Originally appeared in November 2002 Dell Powers Solutions
By Reza Rooholamini
High-Performance Computing Clusters: Toward Industry Standardization
Reza Rooholamini, director of operating systems and cluster engineering in the DellTM Enterprise Systems Group, discusses the further evolution of high-performance computing clusters (HPCC) and the integration of new technologies in cluster environments.
The practice of clustering servers and other standard components to create a high-performance computing (HPC) environment continues to gain wider acceptance. High-performance computing cluster (HPCC) development has followed the product stages of other technology components: what began as proprietary, big iron systems has evolved to components that use standards-based technologies. Now, the DellTM High Performance Computing Cluster bundled solution moves entire configurations of standards-based clusters ever closer to becoming standardized items.
Reza Rooholamini, director of operating systems and cluster engineering in the Dell Enterprise Systems Group, recently updated Power Solutions editors on Dell's progress in standardizing HPCC. Reza also shared his insights on future developments in cluster technology and deployments.
On the product evolution path from proprietary to standard to industry standard, where are Dell supercomputer clusters?
Dell clusters are in the trailing part of the standardization stage. Our goal is to continue pushing toward the industry standardization of HPCC so that it becomes fully understood and widely available, with a very attractive total cost of ownership (TCO).
How does Dell facilitate industry standardization?
To standardize a product or service, a company needs four prime strategies. First, you must continuously improve price/performance. Second, you must capture and grow your market share. Third, you evangelize to push the technology. And finally, you must have the ability to integrate new technology quickly. These four strategies drive the standardization of technology.

▶ _Information supplied_
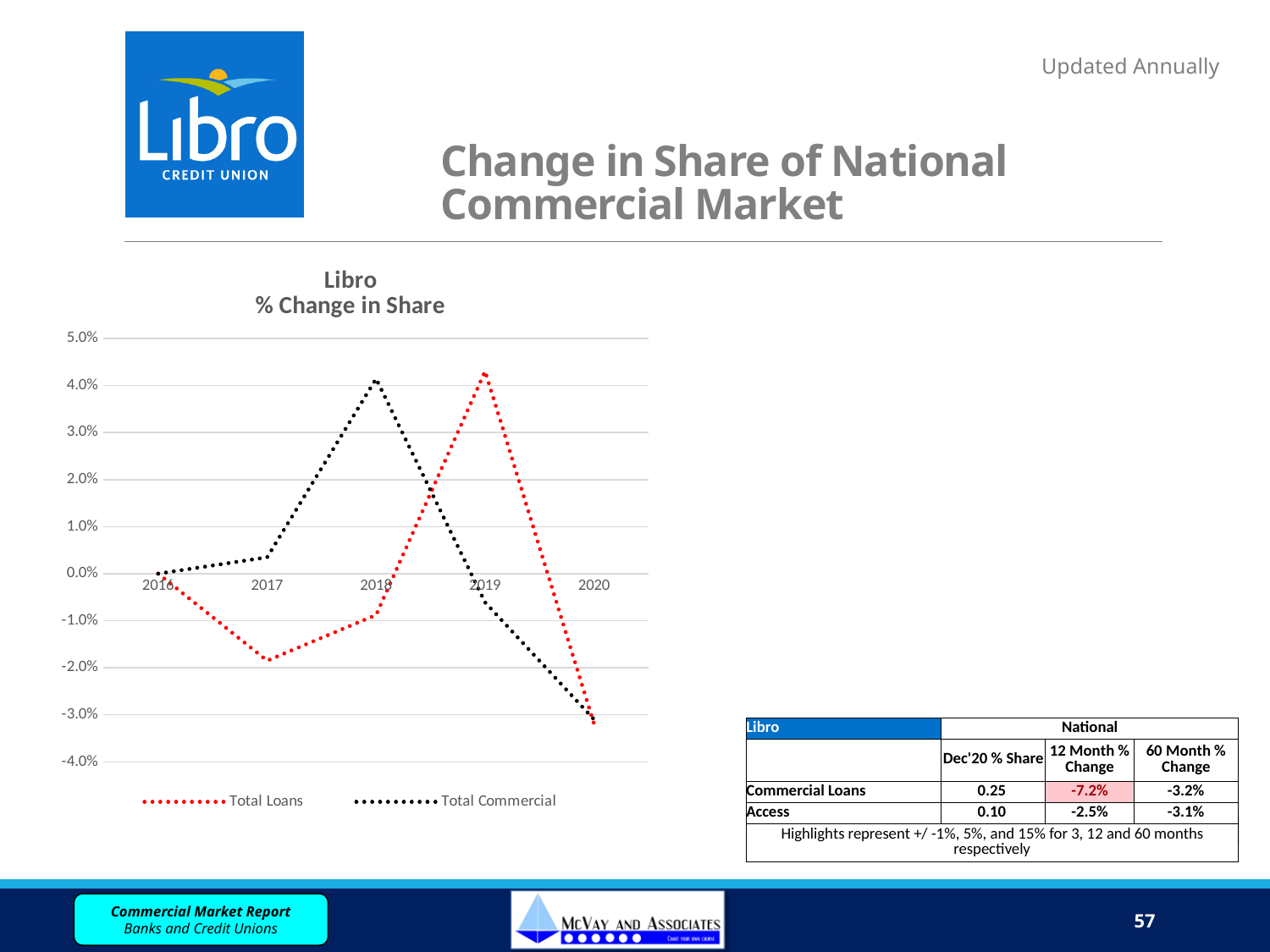
In which year does the Total Loans series reach its highest value? 2019 Is the value for Total Commercial in 2018 greater or less than 3.0%? greater In 2019, which series has the larger value, Total Loans or Total Commercial? Total Loans Does the Total Commercial series rise or fall from 2018 to 2020? fall Is the value for Total Commercial in 2020 greater or less than -2.0%? less How many years are shown on the x axis of the chart? 5 How many series does the chart legend list? 2 Is the value for Total Loans in 2017 greater or less than -1.0%? less In 2018, which series has the larger value, Total Loans or Total Commercial? Total Commercial What kind of chart is shown on the slide? line chart In which year does the Total Commercial series reach its lowest value? 2020 In which year does the Total Commercial series reach its highest value? 2018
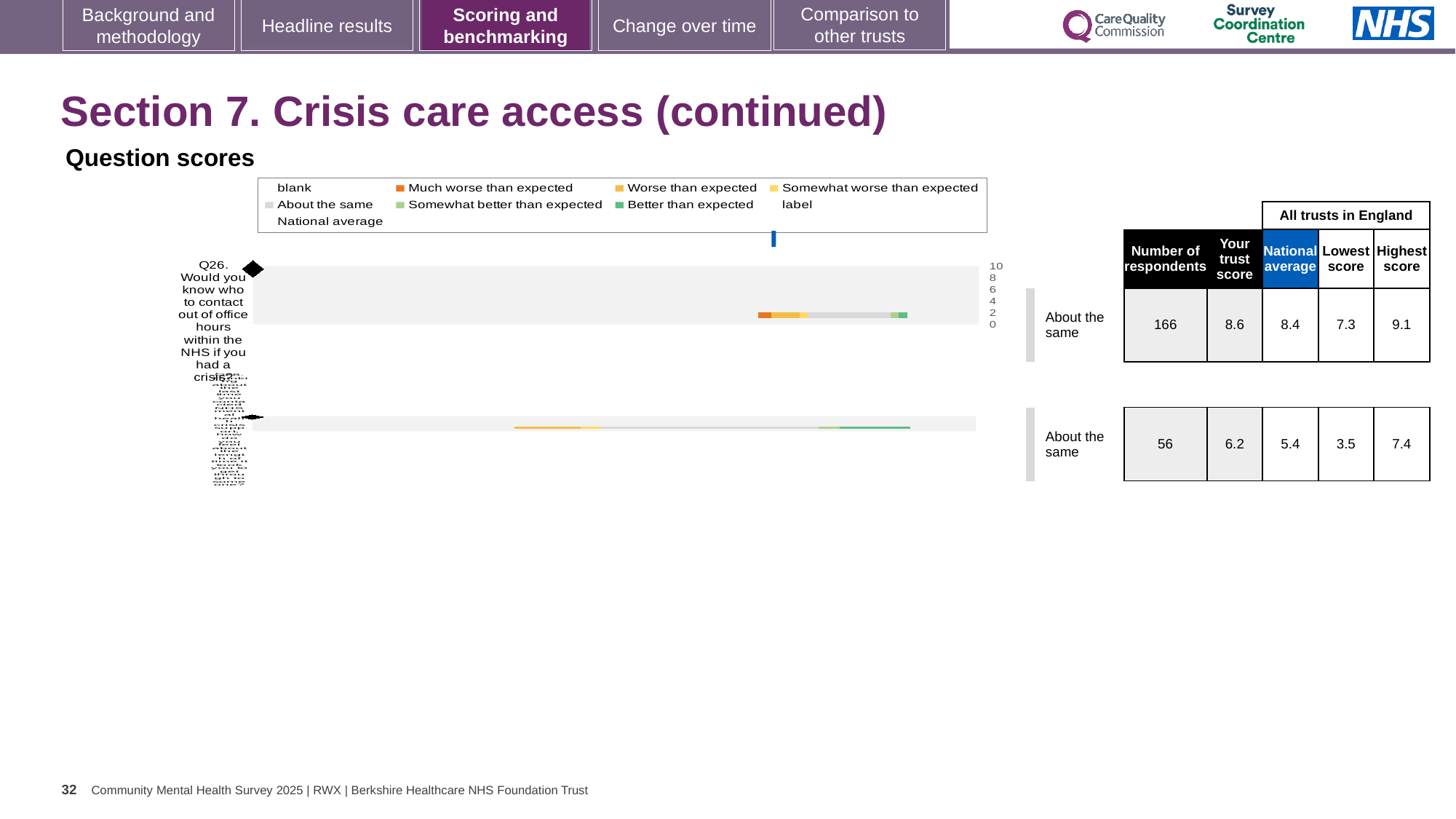
According to the table beside the chart, what is the national average for Q26? 8.4 What benchmark category is shown for Q26? About the same According to the table beside the chart, how many respondents answered Q26? 166 For Q26, what is the difference between the highest score and the lowest score across all trusts in England? 1.8 What kind of chart is shown under 'Question scores'? bar chart According to the table beside the chart, what is the trust score for Q26? 8.6 What is the highest tick value shown on the chart's score axis? 10 What colour does the legend use for 'Much worse than expected'? orange How many question bars are plotted in the chart? 2 For Q26, which is larger: the trust score or the national average? the trust score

▶ _Problem to work on_
Answer these from the interview on high-performance computing clusters:
1. What position does Reza Rooholamini hold?
2. At what point on the path to industry standardization does he place Dell clusters?
3. How many prime strategies does he say a company needs to standardize a product or service?
The data plays no part here.

▶ _Result for this exercise_
1. Director of operating systems and cluster engineering in the Dell Enterprise Systems Group
2. In the trailing part of the standardization stage
3. Four